> _Required action A_
Reproduce the passage of the unstructured data text from "To build a new" to "organize the data.".
> _Required action B_
Carry on writing the text about unstructured data from the point where it stops.

[Text section Boundary: Start]

What is Unstructured Data Doing to Your Income Opportunities?

It’s a classic case of unstructured data: A hospital’s marketing team wanted to contact all the hospital’s patients who had asthma, to promote a new specialty. But most patients’ asthma status was noted only paper documents filled out during admission.

To build a new mailing list of asthmatic patients, the marketing staff would have to search by hand through each and every patient’s paper documents – weeks and weeks of labor, filled with human error and grumbling staffers (“Isn’t this the 21st century?!”). The project was abandoned.

And another opportunity was lost, simply because it was too hard to organize the data.

Unstructured data (data found only on paper, or in various incompatible databases) locks up information that could otherwise contribute to the bottom line. Structured data – a spreadsheet, for instance – is searchable and sortable with electronic speed. Searching and sorting unstructured data requires expensive time-consuming, error-prone manual efforts.

Document digitization is one of the ways that unstructured data is transformed into searchable, sortable structured data.

[Text section Boundary: End]
[Extracted information Boundary: Start]

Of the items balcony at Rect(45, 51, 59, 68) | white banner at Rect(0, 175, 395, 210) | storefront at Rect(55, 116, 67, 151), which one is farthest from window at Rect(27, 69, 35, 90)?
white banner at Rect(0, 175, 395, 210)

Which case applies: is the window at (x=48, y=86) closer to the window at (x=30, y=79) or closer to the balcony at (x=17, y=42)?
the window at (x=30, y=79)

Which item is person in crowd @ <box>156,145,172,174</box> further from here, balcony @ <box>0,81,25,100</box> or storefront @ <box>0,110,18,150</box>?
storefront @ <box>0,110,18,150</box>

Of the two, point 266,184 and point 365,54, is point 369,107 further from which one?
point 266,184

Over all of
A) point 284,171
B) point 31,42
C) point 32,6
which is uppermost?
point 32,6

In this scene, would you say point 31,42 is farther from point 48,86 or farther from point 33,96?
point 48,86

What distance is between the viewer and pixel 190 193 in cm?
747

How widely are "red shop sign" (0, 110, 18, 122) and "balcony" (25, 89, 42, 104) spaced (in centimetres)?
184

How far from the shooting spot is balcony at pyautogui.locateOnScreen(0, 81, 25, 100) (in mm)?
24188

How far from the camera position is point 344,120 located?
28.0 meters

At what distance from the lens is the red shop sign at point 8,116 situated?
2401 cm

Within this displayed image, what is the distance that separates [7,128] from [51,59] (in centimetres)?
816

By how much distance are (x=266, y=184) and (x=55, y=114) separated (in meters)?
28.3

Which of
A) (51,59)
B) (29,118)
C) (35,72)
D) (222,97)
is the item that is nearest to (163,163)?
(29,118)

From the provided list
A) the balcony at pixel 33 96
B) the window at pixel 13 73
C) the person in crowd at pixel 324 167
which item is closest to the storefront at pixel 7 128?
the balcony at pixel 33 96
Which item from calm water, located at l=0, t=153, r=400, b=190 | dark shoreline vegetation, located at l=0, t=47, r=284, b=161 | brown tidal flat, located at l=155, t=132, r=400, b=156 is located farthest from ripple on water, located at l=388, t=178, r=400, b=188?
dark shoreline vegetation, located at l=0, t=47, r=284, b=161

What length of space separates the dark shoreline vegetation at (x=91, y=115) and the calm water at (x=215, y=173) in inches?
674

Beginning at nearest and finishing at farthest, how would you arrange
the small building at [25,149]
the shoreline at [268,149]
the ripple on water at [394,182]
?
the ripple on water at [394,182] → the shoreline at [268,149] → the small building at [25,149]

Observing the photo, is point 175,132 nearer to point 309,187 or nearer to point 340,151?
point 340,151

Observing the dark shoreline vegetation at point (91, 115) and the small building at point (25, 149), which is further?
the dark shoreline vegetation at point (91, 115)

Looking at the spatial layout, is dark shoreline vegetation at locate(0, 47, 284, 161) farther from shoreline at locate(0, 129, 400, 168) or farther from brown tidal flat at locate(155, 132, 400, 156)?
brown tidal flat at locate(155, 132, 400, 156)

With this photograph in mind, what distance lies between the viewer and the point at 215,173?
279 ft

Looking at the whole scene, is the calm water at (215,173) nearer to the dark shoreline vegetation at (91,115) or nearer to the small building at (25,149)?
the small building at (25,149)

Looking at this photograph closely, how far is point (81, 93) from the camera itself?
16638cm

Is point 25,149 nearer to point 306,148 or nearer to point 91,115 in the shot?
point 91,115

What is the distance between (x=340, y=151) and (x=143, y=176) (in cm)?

[Extracted information Boundary: End]

> _Answer A_
To build a new mailing list of asthmatic patients, the marketing staff would have to search by hand through each and every patient’s paper documents – weeks and weeks of labor, filled with human error and grumbling staffers (“Isn’t this the 21st century?!”). The project was abandoned.

And another opportunity was lost, simply because it was too hard to organize the data.

> _Answer B_
Don’t mistake digitization for a PDF, however. A PDF is essentially a picture of a document, and it’s no more searchable than the original paper. By contrast, an imaged document can be read by software. Text and numbers can be extracted, sorted, searched, and linked to other data.

With the speed of automation, the imaged information is compiled into a database. It becomes actionable business intel. Every department can access the data, make better decisions, and operate more productively.

Returning to our healthcare-marketing example above, picture a different outcome:  Marketing collaborated with IT to spearhead a pilot project, transitioning to imaged patient-admission documents. As they assembled the now-usable data, they realized that they had a treasure trove of marketing information. They stopped missing opportunities to offer additional services to patients who could benefit from them. And they stopped missing additional revenue opportunities.

If your business has paper records, you have unstructured data. Transform it into structured data, via document digitization, and start monetizing the information.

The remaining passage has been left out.